I have appealed the decision; a date for the hearing to review that
decision has not yet been set. It would
be nice to have a lawyer with me at the hearing; I don’t think I’ll be
successful without that type of support.
I have been living in a homeless shelter since June 2017. I have had 4 case managers at that shelter
since then, of varying degrees of knowledgeability, honesty and
helpfulness.
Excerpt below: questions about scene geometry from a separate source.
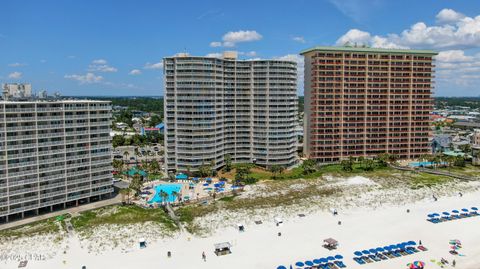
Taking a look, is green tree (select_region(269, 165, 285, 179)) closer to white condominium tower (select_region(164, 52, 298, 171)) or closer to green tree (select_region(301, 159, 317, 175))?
green tree (select_region(301, 159, 317, 175))

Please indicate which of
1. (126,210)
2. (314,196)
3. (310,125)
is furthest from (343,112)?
(126,210)

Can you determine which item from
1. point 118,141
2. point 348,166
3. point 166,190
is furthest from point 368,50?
point 118,141

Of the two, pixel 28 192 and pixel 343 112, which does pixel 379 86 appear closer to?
pixel 343 112

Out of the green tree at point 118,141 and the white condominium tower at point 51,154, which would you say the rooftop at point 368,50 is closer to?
the white condominium tower at point 51,154

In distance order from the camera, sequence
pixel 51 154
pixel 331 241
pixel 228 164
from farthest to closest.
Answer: pixel 228 164, pixel 51 154, pixel 331 241

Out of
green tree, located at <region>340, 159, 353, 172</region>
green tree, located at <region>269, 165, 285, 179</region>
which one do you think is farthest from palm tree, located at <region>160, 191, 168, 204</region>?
green tree, located at <region>340, 159, 353, 172</region>

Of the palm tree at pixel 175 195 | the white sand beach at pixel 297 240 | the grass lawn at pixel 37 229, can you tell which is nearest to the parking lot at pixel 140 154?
the palm tree at pixel 175 195

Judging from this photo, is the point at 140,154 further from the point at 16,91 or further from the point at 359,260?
the point at 359,260
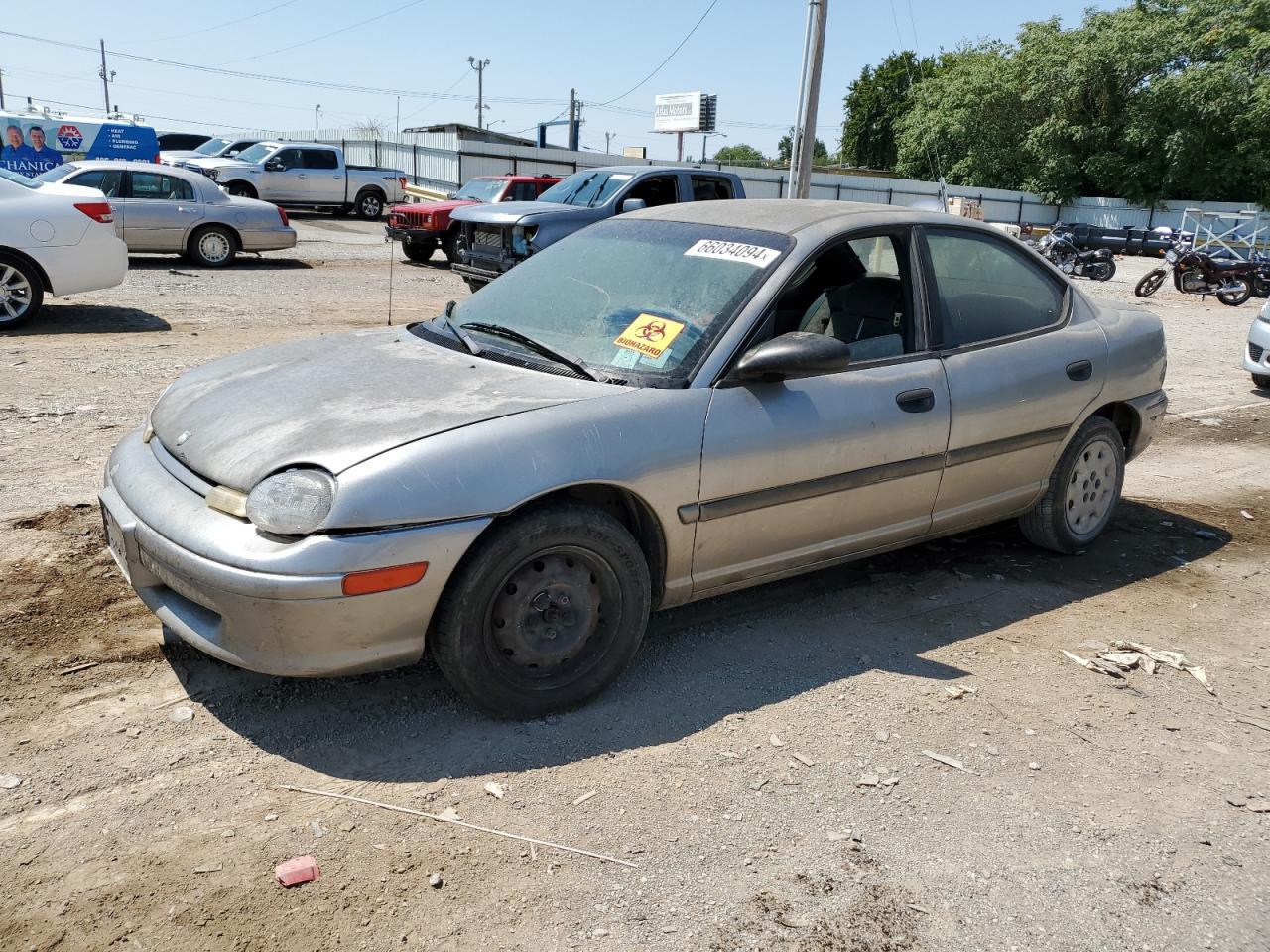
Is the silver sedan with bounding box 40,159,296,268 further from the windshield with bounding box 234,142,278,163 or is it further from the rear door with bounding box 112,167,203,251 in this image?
the windshield with bounding box 234,142,278,163

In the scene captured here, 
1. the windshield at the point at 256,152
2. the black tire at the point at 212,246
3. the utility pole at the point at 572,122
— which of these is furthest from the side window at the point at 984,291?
the utility pole at the point at 572,122

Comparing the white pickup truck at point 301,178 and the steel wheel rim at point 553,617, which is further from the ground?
the white pickup truck at point 301,178

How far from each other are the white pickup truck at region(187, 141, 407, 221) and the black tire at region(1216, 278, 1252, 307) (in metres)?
17.4

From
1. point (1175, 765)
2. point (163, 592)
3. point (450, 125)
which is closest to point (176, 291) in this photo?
point (163, 592)

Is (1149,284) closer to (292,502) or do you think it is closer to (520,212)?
(520,212)

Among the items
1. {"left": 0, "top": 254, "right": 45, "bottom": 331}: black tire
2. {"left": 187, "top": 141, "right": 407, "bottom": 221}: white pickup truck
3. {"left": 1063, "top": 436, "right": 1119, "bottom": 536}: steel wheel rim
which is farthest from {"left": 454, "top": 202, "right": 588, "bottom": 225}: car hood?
{"left": 187, "top": 141, "right": 407, "bottom": 221}: white pickup truck

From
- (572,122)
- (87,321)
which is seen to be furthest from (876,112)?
(87,321)

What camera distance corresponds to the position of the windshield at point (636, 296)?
A: 3.70m

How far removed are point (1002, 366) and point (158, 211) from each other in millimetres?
13833

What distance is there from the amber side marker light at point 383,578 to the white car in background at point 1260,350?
383 inches

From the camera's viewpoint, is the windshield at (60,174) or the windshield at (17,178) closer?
the windshield at (17,178)

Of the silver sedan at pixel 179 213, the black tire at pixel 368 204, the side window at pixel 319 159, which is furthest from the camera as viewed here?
the black tire at pixel 368 204

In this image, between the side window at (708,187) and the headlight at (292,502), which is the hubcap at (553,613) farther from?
the side window at (708,187)

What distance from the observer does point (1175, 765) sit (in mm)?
3383
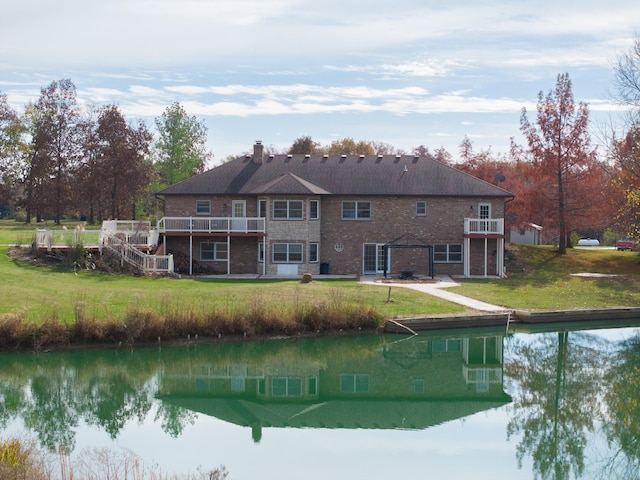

A court record error caused
me to be rejected from apartment buildings for months in 2017 until the
background checks revealed that the court had never updated the status of my
eviction case to reflect that the eviction was dismissed because I had followed
the terms of a court-approved, written agreement to leave my last apartment by
the end of May 2017. There is now a note
in the electronic court record which reflects that the lawyer for the other
side filed for dismissal, but I lost valuable time in the process of discovering
and fixing that error. I don’t even know
if background check agencies will read the entire court record to the end of
the page where the one-line note from September 2017 says “Notice of dismissal
without prejudice filed by Sidney Grove LLC,” my previous landlord.
Here’s the Web address for the court record as it is
today:
It was a retaliatory eviction case; I felt that I was
being stalked by maintenance and my concerns were met with denials and legal
action. I was too poor to successfully defend
my tenancy. I paid my rent on time and
maintained the apartment; my self-respect, not my behavior, was what the
landlord found objectionable.
I am enrolled in a job training program. This is the 5th week of the
program. I’m a good student.
Metro Housing Boston gave me a lot of extensions, but
nobody from Metro Housing Boston would ever tell me exactly how many completed
housing applications were required on each housing search log that I submitted
with my extension requests, although I repeatedly asked that question. I even sent them daily housing search logs
for a while; they didn’t want those, either.
I explained what my housing barriers were; my explanations did not
endear me to Metro Housing Boston, which finally accused me of not making a
“good faith effort” to obtain housing and took my voucher away.
Please let me know if you can help.
Sincerely,
Lena Kochman
_________________________
Email 5/06/19:
Hi Ms. Kochman,
I’m sorry but we are not accepting new cases at this time. Have you tried:
Tenant Advocacy Project
Harvard Law School
6 Everett Street
Cambridge, MA 02138
Phone/Fax/Email:
Phone: 617-495-4394
Fax: 617-496-2294
Email: tap@law.harvard.edu
Maureen
__________________________
Email 5/07/19:
Ms. McDonagh,
Yes, I have; when I was trying to save my last apartment, the Tenant Advocacy Project wasn't taking new clients, and now I'm homeless.
It makes one wonder whom all of these agencies are helping. The websites about how fantastic you all are certainly don't say anything about everyone whom you turn away.
Just writing the letter to ask for your help was wearying; it's not as if your answer surprises me.